* [TEXTE CHOISI]
_ _ _ _
Découvrez le framework Evaluations

Découvrez le framework Evaluations

Apprenez à évaluer des expériences fondées sur des modèles à l'aide du framework Evaluations. Dans un monde probabiliste, les tests unitaires ne suffisent pas. Découvrez comment définir des métriques, évaluer automatiquement les résultats et agréger des statistiques pour garantir que vos fonctionnalités d'IA fonctionnent de manière fiable sur les plateformes Apple.

Chapitres
- 0:00 - Introduction
- 3:10 - App de démonstration Book Tracker : une évaluation manuelle
- 4:31 - Créer votre première évaluation
- 8:06 - Exécuter l’évaluation et analyser le rapport
- 10:57 - Créer des jeux de données robustes
- 14:20 - Affiner les métriques et les évaluateurs
- 15:41 - Développement piloté par l’évaluation et hill-climbing
- 16:12 - Juges de modèles : métriques qualitatives
- 18:42 - Créer un juge de modèle
- 21:19 - Affiner avec des dimensions de score
- 23:45 - Analyser les résultats par dimension
- 24:20 - Bonnes pratiques
- 25:38 - Étapes suivantes
Ressources

// Evaluations
  import Evaluations

  struct BookTaggingEvaluation: Evaluation {
  
  }

8:02 - Run with Swift Testing and an optimization target

// Optimization Target
  @Test("Book Tag Evaluations", .evaluates(evaluation, info: evaluationInfo))
  func evaluateBookTagging() async throws {
      let result = EvaluationContext.current.result
  
      let rangeMetric = BookTagEvaluationTests.evaluation.tagCount
      #expect(result.aggregateValue(.mean(of: rangeMetric)) >= 0.8)
  }

10:09 - Constrain output with a Generable @Guide

// BookTags.swift
  @Generable
  struct BookTags: Codable {
      @Guide(description: "Descriptive tags capturing themes, genres, moods, and topics from the summary", .count(3...8))
      var tags: [String]
  } snippet.

11:15 - Define the dataset with ModelSample

// BookTaggingEvaluation
  var dataset = ArrayLoader(samples: [
      ModelSample(prompt: "okay I am OBSESSED and I need everyone to read this RIGHT NOW...",
                  expected: BookTags(tags: ["classic", "romance", "wit", "regency"])),

      ModelSample(prompt: "Read this in one sitting between midnight and 4am and I cannot...",
                  expected: BookTags(tags: ["classic", "gothic", "horror", "vampire", "suspense"])),
  ])
  
  // Or load your whole library:
  var dataset = ArrayLoader(samples:
      Book.sampleBooks.map { book in
          ModelSample(prompt: book.review, expected: BookTags(tags: book.tags))
      }
  )
_ _ _ _
(Enregistrements conservés)
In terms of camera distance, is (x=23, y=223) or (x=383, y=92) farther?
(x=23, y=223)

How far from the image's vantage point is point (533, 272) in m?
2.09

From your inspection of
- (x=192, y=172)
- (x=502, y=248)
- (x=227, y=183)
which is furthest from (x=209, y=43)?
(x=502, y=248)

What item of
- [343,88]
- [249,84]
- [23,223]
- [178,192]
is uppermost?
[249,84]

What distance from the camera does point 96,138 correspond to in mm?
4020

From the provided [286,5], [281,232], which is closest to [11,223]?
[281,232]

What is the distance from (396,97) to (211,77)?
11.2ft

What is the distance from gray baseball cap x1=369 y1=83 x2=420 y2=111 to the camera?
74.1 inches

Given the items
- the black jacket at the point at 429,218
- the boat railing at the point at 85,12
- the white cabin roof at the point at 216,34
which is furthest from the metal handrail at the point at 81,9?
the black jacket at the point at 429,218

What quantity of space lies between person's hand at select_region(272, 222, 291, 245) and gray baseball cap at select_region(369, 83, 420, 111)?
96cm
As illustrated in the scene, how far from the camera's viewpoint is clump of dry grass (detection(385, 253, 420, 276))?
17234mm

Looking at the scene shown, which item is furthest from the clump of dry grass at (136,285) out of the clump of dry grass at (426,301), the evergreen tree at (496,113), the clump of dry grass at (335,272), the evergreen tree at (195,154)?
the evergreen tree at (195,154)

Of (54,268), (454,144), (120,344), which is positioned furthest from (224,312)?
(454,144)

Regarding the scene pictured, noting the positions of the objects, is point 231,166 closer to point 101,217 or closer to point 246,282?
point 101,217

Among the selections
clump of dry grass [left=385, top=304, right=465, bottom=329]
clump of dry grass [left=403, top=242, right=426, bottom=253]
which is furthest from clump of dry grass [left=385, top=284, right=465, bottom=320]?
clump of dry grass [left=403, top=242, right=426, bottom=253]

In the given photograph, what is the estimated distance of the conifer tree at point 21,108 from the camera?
_ _ _ _
* [EXERCICE 1] D'après la page sur le framework Evaluations, les affirmations suivantes sont-elles exactes ? Répondez par oui ou non et citez les mots décisifs de la page. (a) Dans un monde probabiliste, les tests unitaires suffisent. (b) Le nombre de tags est limité entre 3 et 8. (c) Le chapitre « Bonnes pratiques » commence à 24:20.
* [EXERCICE 2] Reprenez la page sur le framework Evaluations à la suite de sa dernière ligne.
Les lignes n'ont aucun rapport avec la page sur le framework Evaluations.

* [CORRIGÉ 1]
(a) Non : « Dans un monde probabiliste, les tests unitaires ne suffisent pas. »
(b) Oui : « .count(3...8) »
(c) Oui : « 24:20 - Bonnes pratiques »

* [CORRIGÉ 2]
12:53 - Synthesize more samples with a SampleGenerator

// Synthesizing more inputs
  let samples: [ModelSample<String>] = [
      ModelSample(prompt: "The largest planet in our solar system...", expected: "Jupiter."),
      ModelSample(prompt: "The capital of Thailand...", expected: "Bangkok."),
      ModelSample(prompt: "Swift is...", expected: "a powerful programming language."),
      ModelSample(prompt: "All those moments will be lost in time...", expected: "Like tears in rain.")
  ]
  
  for try await sample in samples.makeSamples(
      """
      Generate diverse sentence completions about the listed topics:
        - The Solar System
        - World Capitals 
      """,
      targetCount: 1000) {
          samples.append(sample)
  }

14:02 - More evaluators: word count and genre

let wordCount = Metric("WordCount")

  Evaluator { _, subject in
      for tag in subject.value.tags {
          if tag.contains(" ") {
              return wordCount.failing(rationale: "Tag \(tag) contains multiple words")
          }
      }
      return wordCount.passing()
  }

  let hasGenreTag = Metric("HasGenreTag")
  
  Evaluator { _, subject in
      let tags = subject.value.tags.map { $0.lowercased() }
      let knownGenres = await BookTaggingService.knownGenres
      for tag in tags {
          if knownGenres.contains(tag) {
              return hasGenreTag.passing(rationale: "Matched \(tag)")
          }
      }
      return hasGenreTag.failing() 
  }

14:03 - Define a Metric and Evaluator

let tagCount = Metric("TagCount")

  var evaluators: Evaluators {

      // Tag count is within the required 3–8 range
      Evaluator { _, subject in 
          let count = subject.value.tags.count
          if (count >= 3 && count <= 8) {
              return tagCount.passing(rationale: "\(count) tags")
          } 
          return tagCount.failing(rationale: "Got \(count) tags, expected 3–8")
      }
  }

14:27 - Aggregate metrics across samples

let tagCount = Metric("TagCount")
  let tagTotal = Metric("TagTotal")
  
  func aggregateMetrics(using aggregator: inout MetricsAggregator) {
      aggregator.computeMean(of: tagCount)
      aggregator.group("Distribution of Tag Totals") { aggregator in
          aggregator.computeStandardDeviation(of: tagTotal)
          aggregator.computeMean(of: tagTotal)
          aggregator.computeVariance(of: tagTotal)
      }
  }

15:33 - Iterate the feature's instructions (hill-climbing)

// BookTaggingService.swift
  let instructions = Instructions {
      """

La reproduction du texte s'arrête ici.